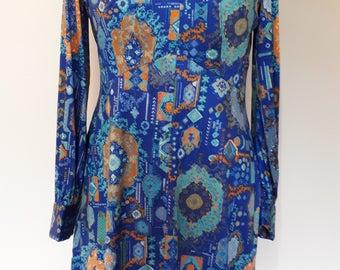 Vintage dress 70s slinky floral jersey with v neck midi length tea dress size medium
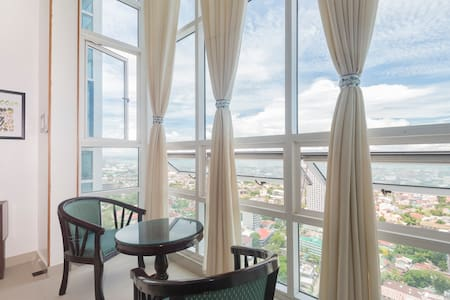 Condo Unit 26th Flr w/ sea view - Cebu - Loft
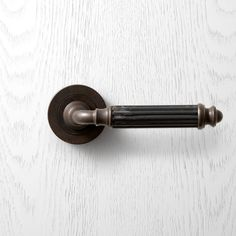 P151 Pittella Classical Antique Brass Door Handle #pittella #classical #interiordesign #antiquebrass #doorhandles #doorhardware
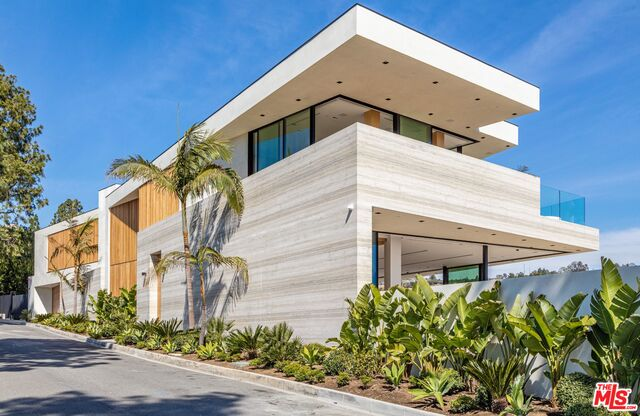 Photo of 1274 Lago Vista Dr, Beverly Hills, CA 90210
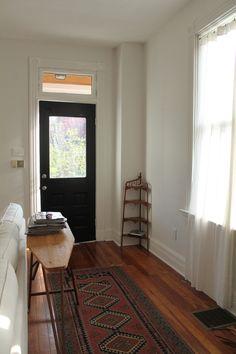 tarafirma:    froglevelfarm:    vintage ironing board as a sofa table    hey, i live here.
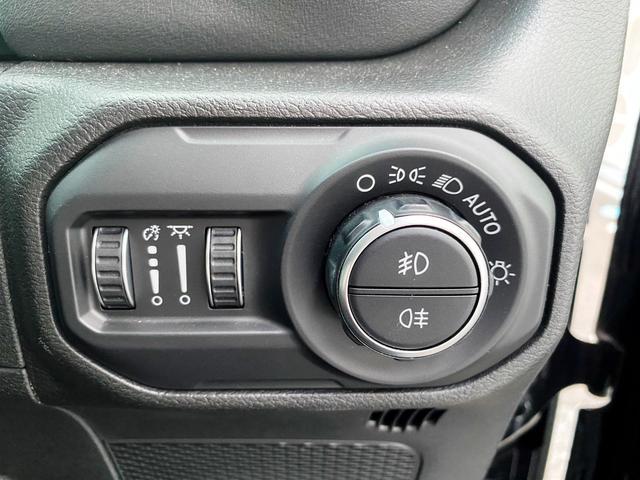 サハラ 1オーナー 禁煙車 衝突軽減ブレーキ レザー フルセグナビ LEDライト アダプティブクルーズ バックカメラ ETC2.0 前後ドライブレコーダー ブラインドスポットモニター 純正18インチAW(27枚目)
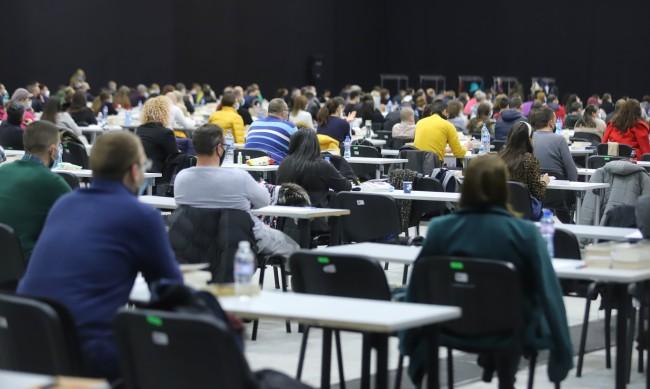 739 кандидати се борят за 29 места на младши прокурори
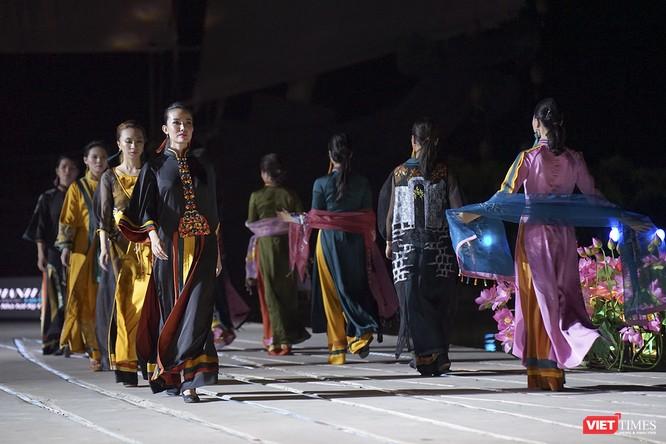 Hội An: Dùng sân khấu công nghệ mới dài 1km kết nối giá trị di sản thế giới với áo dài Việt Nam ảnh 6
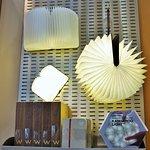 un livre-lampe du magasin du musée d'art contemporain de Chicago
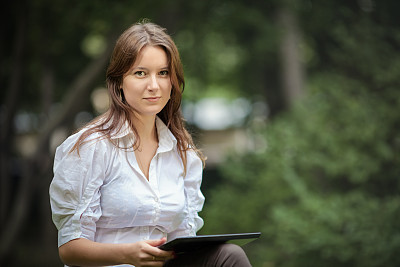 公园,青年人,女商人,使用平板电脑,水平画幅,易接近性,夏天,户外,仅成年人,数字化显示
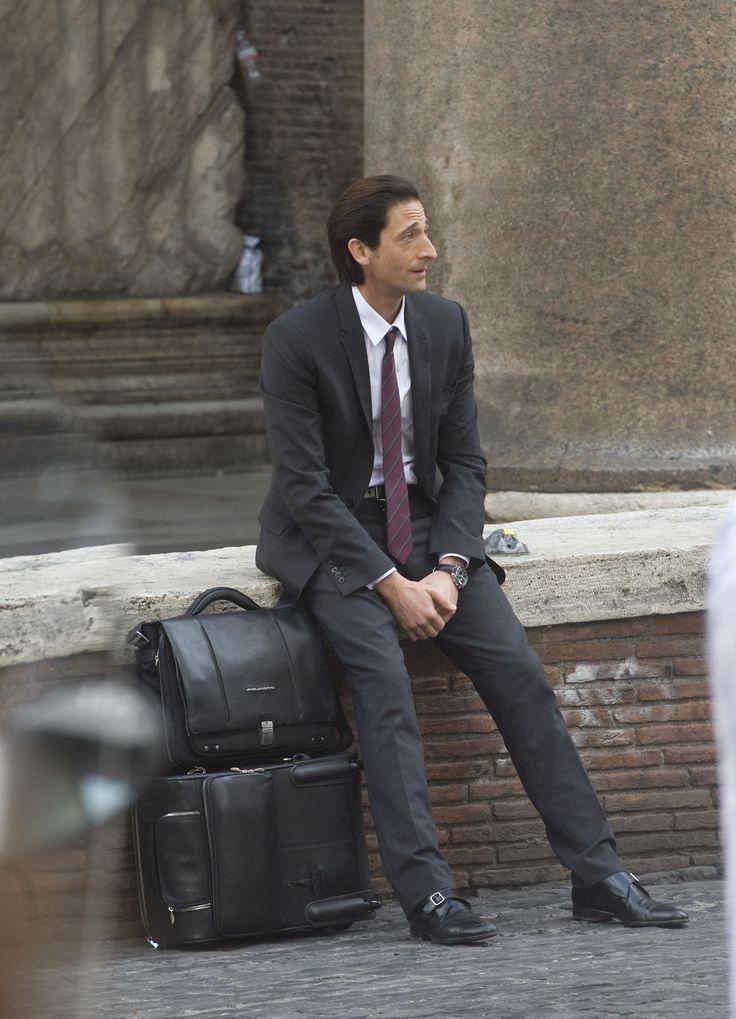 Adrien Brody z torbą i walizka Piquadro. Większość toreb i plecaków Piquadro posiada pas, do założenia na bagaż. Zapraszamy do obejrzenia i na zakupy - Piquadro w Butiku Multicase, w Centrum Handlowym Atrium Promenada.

============

* [What is being asked]
Set down again, exactly, every line above from the one with "i live here." down to the one with "公园,青年人,女商人,使用平", both ends included. No pictures, and nothing else.

* [Solution]
 tarafirma:    froglevelfarm:    vintage ironing board as a sofa table    hey, i live here.
 サハラ 1オーナー 禁煙車 衝突軽減ブレーキ レザー フルセグナビ LEDライト アダプティブクルーズ バックカメラ ETC2.0 前後ドライブレコーダー ブラインドスポットモニター 純正18インチAW(27枚目)
 739 кандидати се борят за 29 места на младши прокурори
 Hội An: Dùng sân khấu công nghệ mới dài 1km kết nối giá trị di sản thế giới với áo dài Việt Nam ảnh 6
 un livre-lampe du magasin du musée d'art contemporain de Chicago
 公园,青年人,女商人,使用平板电脑,水平画幅,易接近性,夏天,户外,仅成年人,数字化显示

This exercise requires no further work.